Sono stanca. Non è una situazione sopportabile, non così a lungo, non so quanto, ma è troppo. E so che darei qualunque cosa purché qualcuno staccasse queste porcherie di macchine e mi lasciasse andarmene in pace. Mi dispiace sempre per loro, per Azzurra, per mamma, per papà, non so come stiano trovando la forza di sopportare tutto questo orrore. Ma ora non ne posso più io, è un inferno. Ora mi chiedo perché Azzurra non fa quello che ci eravamo sempre promesse che avremmo fatto l’una per l’altra, quando ci capitava di vedere uno di quei film dove uno è immobile in un letto e nessuno si degna di aiutarlo a morire.
Me lo dice. Spesso me lo dice. Ma poi mi chiede “E se invece succede un miracolo e ti riprendi? Non so se me la sento, non so che devo fare. Se tu fossi tu, ne parlerei con te. Ma mi hai lasciato sola. Con chi posso consigliarmi”. Me lo dice continuamente, ma io continuo ad essere su questo maledetto letto immobilizzata e mi sembra d’impazzire ogni istante di più e vorrei avere la voce per un secondo solo per chiederle di farlo.

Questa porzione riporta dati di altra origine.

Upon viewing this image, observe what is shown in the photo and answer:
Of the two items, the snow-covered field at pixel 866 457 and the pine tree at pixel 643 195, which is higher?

Ma lei sono io. Non c’è mai stato bisogno di parlare tra me e mia sorella. E anche questa volta abbiamo comunicato senza parole perché ora sto iniziando ad avere pace. Quel letto con me sopra lo vedo da lontano, sempre più lontano e sono felice di andarmene via di lì. Vorrei solo trovare il modo per dirle grazie. Ma non serve. La parola per noi era e sarà sempre un di più.